There’s never been a Chicago politician who quite fits the profile of Andre Vasquez, the former battle rapper and current democratic socialist who just took down veteran 40th Ward Ald. Patrick O’Connor, Mayor Rahm Emanuel’s city council floor leader.
That probably scares some people.
But those folks might want to nod to the wisdom of the 54 percent of voters in the North Side ward who waded through an onslaught of attack ads and concluded they have nothing to fear from the 39-year-old AT&T account manager, his music or his politics.
I stopped by Vasquez’s campaign office to satisfy my own curiosity about this new breed of aldermen. Vasquez will be part of a Chicago City Council bloc of at least five, probably six democratic socialists who, if nothing else, will alter the debate on a range of issues.
Vazquez said he understands democratic socialism as “just injecting a healthy dose of democracy in a system we already have.
“Where we see the influence of big money and corporations in our government, where we see the corruption in the council, where we see elected officials as bought and paid for, to me, democratic socialism is providing a counterbalance,” he said.
Vasquez also reminded me that generalizing about democratic socialists is as foolish as generalizing about Democrats.
“I think even within democratic socialism there’s such a spectrum of different folks, right? I tend to be a counterbalance to some of the louder stuff, the louder hardcore, what some would view as extreme,” said Vasquez, noting that he sometimes takes flak within democratic socialist circles because he’s never read Marx and doesn’t “bleed rose red.”

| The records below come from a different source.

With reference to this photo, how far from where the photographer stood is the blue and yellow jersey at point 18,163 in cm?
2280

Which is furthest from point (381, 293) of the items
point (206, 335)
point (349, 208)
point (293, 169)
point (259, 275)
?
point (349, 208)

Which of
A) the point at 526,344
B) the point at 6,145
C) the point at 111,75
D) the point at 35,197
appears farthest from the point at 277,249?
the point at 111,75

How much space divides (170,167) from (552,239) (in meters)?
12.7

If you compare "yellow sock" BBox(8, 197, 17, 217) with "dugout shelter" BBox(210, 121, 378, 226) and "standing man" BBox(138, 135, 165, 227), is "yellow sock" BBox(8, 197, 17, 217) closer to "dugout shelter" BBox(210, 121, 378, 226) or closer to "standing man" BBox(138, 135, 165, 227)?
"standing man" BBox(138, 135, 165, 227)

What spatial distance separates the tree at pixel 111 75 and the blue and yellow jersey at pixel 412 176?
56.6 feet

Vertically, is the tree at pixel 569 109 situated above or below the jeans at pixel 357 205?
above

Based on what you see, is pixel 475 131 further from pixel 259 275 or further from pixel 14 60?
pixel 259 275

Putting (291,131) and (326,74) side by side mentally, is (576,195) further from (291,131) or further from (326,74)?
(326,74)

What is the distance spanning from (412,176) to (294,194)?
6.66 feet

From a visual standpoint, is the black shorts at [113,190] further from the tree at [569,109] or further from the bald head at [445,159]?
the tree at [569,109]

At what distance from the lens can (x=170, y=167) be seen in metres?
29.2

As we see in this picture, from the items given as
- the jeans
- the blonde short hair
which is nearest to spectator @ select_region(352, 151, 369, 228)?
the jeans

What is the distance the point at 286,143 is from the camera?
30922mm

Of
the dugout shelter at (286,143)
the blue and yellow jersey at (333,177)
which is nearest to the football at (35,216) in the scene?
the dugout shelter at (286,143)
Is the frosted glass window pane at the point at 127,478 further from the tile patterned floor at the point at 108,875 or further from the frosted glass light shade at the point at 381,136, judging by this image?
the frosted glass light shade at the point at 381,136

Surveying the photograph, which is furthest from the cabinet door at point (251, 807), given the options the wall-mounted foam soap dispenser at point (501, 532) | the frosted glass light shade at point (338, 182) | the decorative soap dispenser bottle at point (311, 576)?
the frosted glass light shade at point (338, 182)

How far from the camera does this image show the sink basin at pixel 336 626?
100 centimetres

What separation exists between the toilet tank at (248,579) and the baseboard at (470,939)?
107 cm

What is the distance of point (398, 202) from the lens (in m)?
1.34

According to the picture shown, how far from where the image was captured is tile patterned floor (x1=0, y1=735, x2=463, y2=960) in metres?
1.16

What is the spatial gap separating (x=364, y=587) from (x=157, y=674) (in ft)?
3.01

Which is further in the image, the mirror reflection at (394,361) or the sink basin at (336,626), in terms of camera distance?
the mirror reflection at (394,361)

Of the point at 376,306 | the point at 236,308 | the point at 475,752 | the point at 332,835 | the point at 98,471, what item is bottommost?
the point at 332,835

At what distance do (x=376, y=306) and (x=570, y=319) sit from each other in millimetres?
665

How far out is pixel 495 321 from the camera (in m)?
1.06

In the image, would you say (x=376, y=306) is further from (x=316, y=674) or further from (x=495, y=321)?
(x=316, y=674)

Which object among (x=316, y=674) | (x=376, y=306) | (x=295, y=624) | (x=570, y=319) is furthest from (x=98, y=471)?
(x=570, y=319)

“Everyone’s got their part to play,” he said. “Somebody’s going to be the loud one in the room because you need that kind of impetus to move things forward. And someone’s got to be the one who’s making deals on legislation. You can’t have ideological fights and think you’re going to come up with solutions.”
Though Vasquez prefers the dealmaker role, his background suggests he also could get loud if the occasion demanded.
Until he decided it was time to do something else with his life around 2010, Vasquez was a battle rapper who performed under the stage name Prime. He had enough success to pay the bills for a while, touring nationally and appearing on MTV’s “Direct Effect” and HBO’s “Blaze Battle.”
For old people like me who are unclear on the concept (begging the pardon of the rest of you), battle rapping involves performers trading insults in rhyme put to music.
“Then, imagine you have a crowd around you,” Vasquez explained. “And now people are cheering you on, and the insults are getting more vicious and intricate, and it becomes a sporting match. Right? So, in that arena, you’re getting heralded for how well you can insult the person in front of you while rhyming and improvising all as this stream of consciousness is coming out.”
I suggested a battle rap might occasionally be just the antidote to the drudgery of a council meeting, but Vasquez wasn’t amused.
The problem with battle rapping, as 40th Ward voters were reminded ad nauseam during the runoff campaign, is that the genre relies heavily on crude insults invoking disrespectful terms for women and LGBTQ individuals.
“The issue is toxic masculinity plagues everything,” said Vasquez, who obliquely fronted an apology for his past verbal misdeeds early in the campaign — and more directly when hit with a barrage of negative mailers detailing a greatest hits of his transgressions.
A lesser candidate would have been toast at that point, but Vasquez had girded himself in advance through his door-to-door organizing.
By then, enough 40th Ward residents knew who Vasquez really was — the son of Guatemalan immigrants, a city kid from the neighborhoods who had become a family guy with two young kids and a late-discovered talent for politics — that they couldn’t be scared off.
Vasquez, who lives in Edgewater, was introduced to politics when he felt the Bern in 2014 and volunteered for Bernie Sanders presidential campaign. A left-leaning community group, Reclaim Chicago, then recruited Vasquez to expand upon his organizing talents — and taught him how to build a classic grassroots campaign.
The result is a new Latino alderman in a ward where fewer than one-fifth of the voters are Latino. And a Democratic Socialist representing a ward previously ruled by Emanuel’s floor leader.
“I’m not trying to plant a flag,” Vasquez said. “I’m trying to make sure that people can live here and not be forced out.”